(Beginning of Selected extract)

Among that network's ranks were colorful characters such as Nixon-era dirty
trickster-turned-literary agent Lucianne Goldberg and American Spectator
editor R. Emmett Tyrrell, Jr., as well as the funding largesse of notorious
Pittsburgh billionaire Richard Mellon Scaife. This close-knit group jumped
from issue to issue -- Travelgate, Troopergate, Whitewater, Vince Foster,
Gennifer Flowers, Kathleen Willey, Paula Jones -- looking for something,
anything, with which to undermine the Clinton administration.

With its growing public profile, the Drudge Report became a useful weapon.
Conason and Lyons point to white-shoe attorney Bruce Conway and
conservative pundit Ann Coulter, both part of the Paula Jones legal team,
as the source for many of the presidential tidbits that flowed to Drudge.
Some were goofily false (Clinton has a black love child; Clinton has a
bald-eagle tattoo on his privates), but at least one was shockingly true.

Conway and Coulter had been leaking Jones deposition material about a young
White House intern to Newsweek reporter Isikoff, who was hot on the Clinton
sex trail. When Newsweek editors decided on a Saturday night to hold the
story from that Monday's issue (they wanted more evidence than third-party
telephone conversations), Conway and Coulter turned to Drudge. Several
hours later, on Sunday, January 18, 1998, the Drudge Report posted this
headline:

"NEWSWEEK KILLS STORY ON WHITE HOUSE INTERN. BLOCKBUSTER REPORT:
23-YEAR-OLD FORMER WHITE HOUSE INTERN, SEX RELATIONSHIP WITH PRESIDENT.
WORLD EXCLUSIVE.

(End of Selected extract)

What you need to do —
1. In the passage on the Drudge Report:
(a) Which billionaire's funding does it mention, and what city was he from?
(b) Which two members of the Paula Jones legal team do Conason and Lyons name as the source of many of the tidbits?
(c) On what date did the Drudge Report post its headline?
2. Can you reproduce the passage on the Drudge Report from "Conway and Coulter had" up to and including "WORLD EXCLUSIVE."?
3. Could you carry on the passage on the Drudge Report from where it stops?

(Beginning of Recorded data)

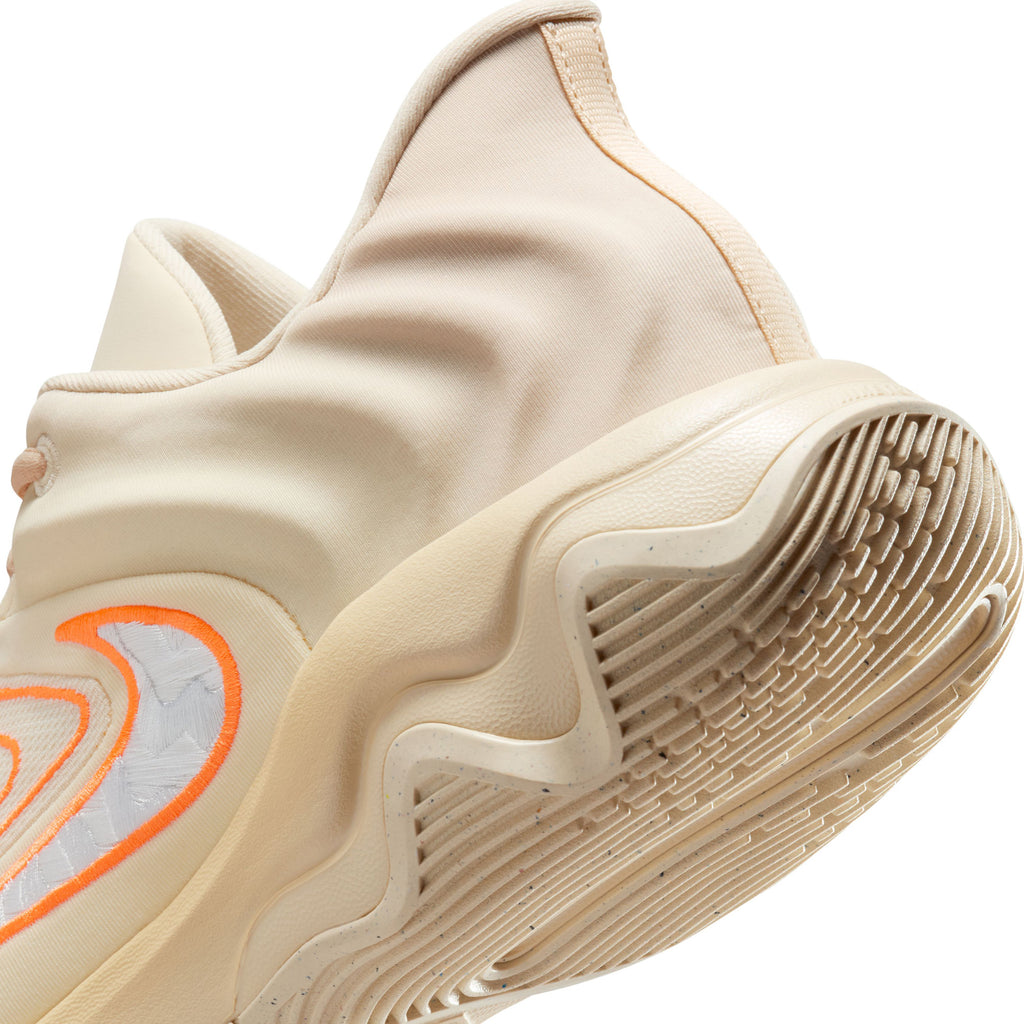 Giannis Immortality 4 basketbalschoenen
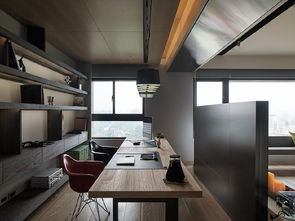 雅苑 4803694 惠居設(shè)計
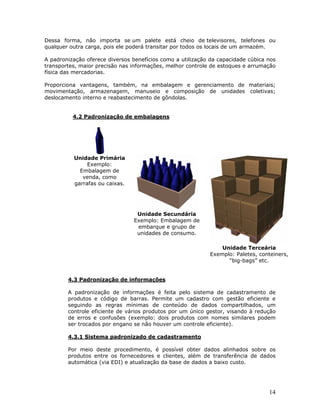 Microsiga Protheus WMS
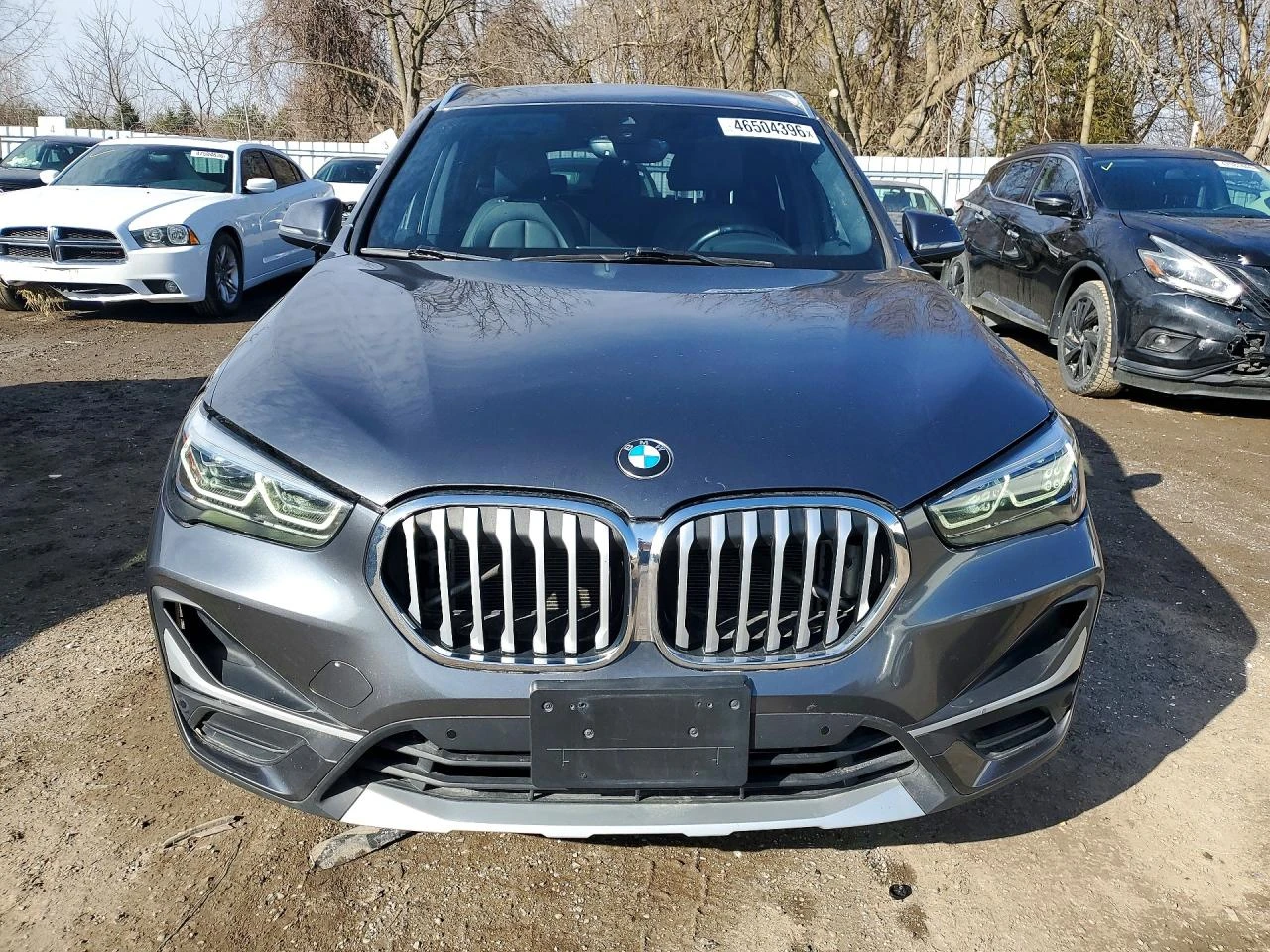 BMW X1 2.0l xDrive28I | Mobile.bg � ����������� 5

(End of Recorded data)

Answers by item —
1.
(a) Richard Mellon Scaife, of Pittsburgh.
(b) Bruce Conway and Ann Coulter.
(c) Sunday, January 18, 1998.

2.
Conway and Coulter had been leaking Jones deposition material about a young
White House intern to Newsweek reporter Isikoff, who was hot on the Clinton
sex trail. When Newsweek editors decided on a Saturday night to hold the
story from that Monday's issue (they wanted more evidence than third-party
telephone conversations), Conway and Coulter turned to Drudge. Several
hours later, on Sunday, January 18, 1998, the Drudge Report posted this
headline:

"NEWSWEEK KILLS STORY ON WHITE HOUSE INTERN. BLOCKBUSTER REPORT:
23-YEAR-OLD FORMER WHITE HOUSE INTERN, SEX RELATIONSHIP WITH PRESIDENT.
WORLD EXCLUSIVE.

3.
The Drudge Report has learned that reporter Michael Isikoff developed the
story of his career, only to have it spiked by top Newsweek suits hours
before publication...."For more than a million devoted fans, the Drudge
Report isn't just a Website, it's also a radio show. Drudge leads the way
into one of his apartment's smaller rooms, which serves as a studio. Aside
from a desk littered with the cassette tapes that contain his show's
backing music, a microphone, and a brick-size telephone coupler, the only
other object of note is a framed blowup of an October 2000 New York Times
best-seller list. The placement of Drudge Manifesto is circled."They
stopped me at number eight," he grouses, noting that he still managed to
sell 100,000 copies (a paperback edition is due this fall). They, of
course, are the liberal media elite, conspiring once again to silence him.
"They get to define who's hot and who's not? Well, I declare they're not
hot. All of them! They don't have to cover me; they don't have to review my
book --
which got four weeks on the New York Times best-seller list without a
review anywhere really but the Washington Post."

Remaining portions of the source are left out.